24 de Maio de 2023, por Regina Coelho

Fui uma das mais de 50 mil pessoas presentes no Mineirão no último 26 de março para assistir ao show do Skank, o último da carreira vitoriosa do quarteto, agora desfeito. Juntei-me ao grande coral de vozes afiadas e nem tão afinadas, em certos momentos, ao cantar os maiores hits da banda mineira. “Vou deixar a vida me levar pra onde ela quiser. Estou no meu lugar, você já sabe onde é. Não conte o tempo por nós dois, pois a qualquer hora posso estar de volta, depois que a noite terminar...” Vi muita gente reunida em grupos de amigos. Ou turmas formadas, aparentemente, por gerações de pais, avós e netos em alegres reuniões embaladas pelas músicas dos artistas mineiros, em despedida à altura do trabalho desenvolvido por eles ao longo de seus 32 anos de carreira. E se teve o Garota Nacional, um dos primeiros e grandes sucessos de Samuel Rosa e companhia, não poderiam faltar, é claro, os fãs declaradamente apaixonados, uma legião deles, a maioria vestida com camisetas alusivas ao evento, ostentando bandanas, faixas, cartazes e canecas idem. Posicionados, evidentemente, na fila do gargarejo, pois fãs de carteirinha só admitem ficar bem perto dos seus ídolos, bem na frente, ainda que levantando o pescoço pela pouca distância do palco, os fanáticos pelo Skank fizeram um espetáculo à parte. Indefectíveis eles! E mesmo os desacompanhados ou em duplas foram só curtição naquelas três horas de uma noite única.

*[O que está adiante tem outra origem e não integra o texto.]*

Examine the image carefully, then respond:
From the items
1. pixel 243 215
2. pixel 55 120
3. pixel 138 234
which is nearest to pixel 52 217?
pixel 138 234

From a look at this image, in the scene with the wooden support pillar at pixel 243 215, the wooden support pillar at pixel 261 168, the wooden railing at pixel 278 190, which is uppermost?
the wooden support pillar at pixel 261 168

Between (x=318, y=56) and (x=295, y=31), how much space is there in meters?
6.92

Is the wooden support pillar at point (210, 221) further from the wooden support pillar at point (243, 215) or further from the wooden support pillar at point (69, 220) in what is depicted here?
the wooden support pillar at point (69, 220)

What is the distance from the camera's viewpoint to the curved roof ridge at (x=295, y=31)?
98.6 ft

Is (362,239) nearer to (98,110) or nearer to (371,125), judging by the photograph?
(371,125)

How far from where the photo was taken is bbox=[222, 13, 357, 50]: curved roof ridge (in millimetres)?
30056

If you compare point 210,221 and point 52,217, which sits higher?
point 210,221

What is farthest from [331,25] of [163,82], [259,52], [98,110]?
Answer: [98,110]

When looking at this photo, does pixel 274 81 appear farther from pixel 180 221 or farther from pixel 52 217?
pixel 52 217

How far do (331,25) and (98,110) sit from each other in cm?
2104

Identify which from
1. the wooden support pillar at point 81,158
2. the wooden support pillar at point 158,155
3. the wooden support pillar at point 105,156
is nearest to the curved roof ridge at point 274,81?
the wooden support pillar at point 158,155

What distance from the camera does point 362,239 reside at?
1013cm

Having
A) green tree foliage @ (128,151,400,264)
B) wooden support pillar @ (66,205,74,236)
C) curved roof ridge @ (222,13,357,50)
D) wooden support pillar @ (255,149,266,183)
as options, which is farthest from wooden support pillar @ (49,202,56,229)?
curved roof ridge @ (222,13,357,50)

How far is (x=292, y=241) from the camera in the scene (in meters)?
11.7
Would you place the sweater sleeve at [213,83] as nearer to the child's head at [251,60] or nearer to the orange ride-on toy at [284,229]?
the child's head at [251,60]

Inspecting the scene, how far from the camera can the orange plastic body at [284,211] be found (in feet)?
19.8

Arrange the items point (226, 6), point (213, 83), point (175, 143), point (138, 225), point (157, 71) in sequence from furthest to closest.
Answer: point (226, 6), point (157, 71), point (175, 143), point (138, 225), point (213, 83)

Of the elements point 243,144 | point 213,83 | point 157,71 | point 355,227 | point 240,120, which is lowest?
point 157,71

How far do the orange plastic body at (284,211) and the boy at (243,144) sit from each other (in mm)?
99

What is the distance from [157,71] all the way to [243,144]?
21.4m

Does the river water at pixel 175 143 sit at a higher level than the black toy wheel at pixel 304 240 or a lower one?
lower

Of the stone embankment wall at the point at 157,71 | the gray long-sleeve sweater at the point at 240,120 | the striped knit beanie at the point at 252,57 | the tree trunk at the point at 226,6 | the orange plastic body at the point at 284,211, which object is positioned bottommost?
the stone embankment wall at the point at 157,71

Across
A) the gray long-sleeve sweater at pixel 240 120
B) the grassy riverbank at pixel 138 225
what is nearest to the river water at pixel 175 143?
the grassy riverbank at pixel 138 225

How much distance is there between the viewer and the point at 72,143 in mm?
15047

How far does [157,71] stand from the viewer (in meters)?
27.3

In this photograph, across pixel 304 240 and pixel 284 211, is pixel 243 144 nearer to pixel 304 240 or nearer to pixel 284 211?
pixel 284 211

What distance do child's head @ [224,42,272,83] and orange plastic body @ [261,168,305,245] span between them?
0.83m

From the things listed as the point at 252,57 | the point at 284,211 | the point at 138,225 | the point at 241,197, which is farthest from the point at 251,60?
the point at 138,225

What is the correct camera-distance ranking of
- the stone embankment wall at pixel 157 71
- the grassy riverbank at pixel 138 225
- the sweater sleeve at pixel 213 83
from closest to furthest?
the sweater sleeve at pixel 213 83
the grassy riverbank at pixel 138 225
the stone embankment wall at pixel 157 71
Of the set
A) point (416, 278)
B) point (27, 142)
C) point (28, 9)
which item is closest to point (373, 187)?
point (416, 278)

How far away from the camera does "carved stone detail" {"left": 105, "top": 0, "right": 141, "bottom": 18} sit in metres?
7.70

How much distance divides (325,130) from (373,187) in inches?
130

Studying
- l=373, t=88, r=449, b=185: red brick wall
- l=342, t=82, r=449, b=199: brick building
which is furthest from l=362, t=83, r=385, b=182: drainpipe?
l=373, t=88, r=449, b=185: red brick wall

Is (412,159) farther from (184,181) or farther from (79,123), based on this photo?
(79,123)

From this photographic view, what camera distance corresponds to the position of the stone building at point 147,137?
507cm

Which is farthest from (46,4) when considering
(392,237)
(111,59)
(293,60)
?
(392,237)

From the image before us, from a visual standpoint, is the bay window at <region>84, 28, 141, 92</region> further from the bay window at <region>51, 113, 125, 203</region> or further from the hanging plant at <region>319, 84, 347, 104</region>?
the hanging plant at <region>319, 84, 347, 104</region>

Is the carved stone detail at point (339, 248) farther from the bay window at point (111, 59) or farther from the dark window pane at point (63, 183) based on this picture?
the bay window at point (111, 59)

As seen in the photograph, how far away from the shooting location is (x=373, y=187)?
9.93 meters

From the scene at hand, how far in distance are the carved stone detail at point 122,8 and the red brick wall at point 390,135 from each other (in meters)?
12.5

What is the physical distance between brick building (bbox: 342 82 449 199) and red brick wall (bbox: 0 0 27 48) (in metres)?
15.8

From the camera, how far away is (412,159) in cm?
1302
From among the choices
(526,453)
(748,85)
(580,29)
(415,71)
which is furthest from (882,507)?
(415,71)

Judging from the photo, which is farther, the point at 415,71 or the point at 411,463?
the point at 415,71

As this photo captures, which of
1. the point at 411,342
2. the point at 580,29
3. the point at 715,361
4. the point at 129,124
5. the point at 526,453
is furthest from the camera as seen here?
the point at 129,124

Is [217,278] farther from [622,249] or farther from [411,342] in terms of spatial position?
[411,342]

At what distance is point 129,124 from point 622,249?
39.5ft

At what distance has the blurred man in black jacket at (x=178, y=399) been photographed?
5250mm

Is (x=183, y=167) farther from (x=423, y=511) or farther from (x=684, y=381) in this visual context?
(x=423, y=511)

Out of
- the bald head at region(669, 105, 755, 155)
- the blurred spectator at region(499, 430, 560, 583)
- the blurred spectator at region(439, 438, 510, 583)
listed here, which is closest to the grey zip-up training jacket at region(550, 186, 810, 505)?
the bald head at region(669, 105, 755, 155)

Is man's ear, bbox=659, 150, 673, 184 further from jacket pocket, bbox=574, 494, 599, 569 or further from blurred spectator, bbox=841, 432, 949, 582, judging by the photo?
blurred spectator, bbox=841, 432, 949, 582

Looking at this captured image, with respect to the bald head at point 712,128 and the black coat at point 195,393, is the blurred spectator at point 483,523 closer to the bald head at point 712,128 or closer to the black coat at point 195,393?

Com a emoção e a animação correndo soltas e ao mesmo tempo misturadas, foi difícil segurar as lágrimas quando, sinalizando o que seria o início do fim do show, Henrique, Lelo, Haroldo e Samuel saíram momentaneamente de cena. “Eu não vou embora não! Eu não vou embora não!!”, essa foi a manifestação da plateia num grito uníssono diante do cenário principal vazio. Como resposta em forma de surpresa para quase todos, trazida pelos quatro integrantes do grupo, eis que surgiu para um público em delírio a figura impagável e emblemática de Milton Nascimento, homenageante e homenageado, marcando ainda mais aquele momento já histórico simplesmente por estar ali presente. Mas Bituca, mesmo fragilizado fisicamente, cantou e, pelos poucos minutos em que esteve diante do público, roubou o protagonismo dos donos da festa. “Sem mais eu fico onde estou. Prefiro continuar distante. Em paz eu digo que eu sou o antigo do que vai adiante...”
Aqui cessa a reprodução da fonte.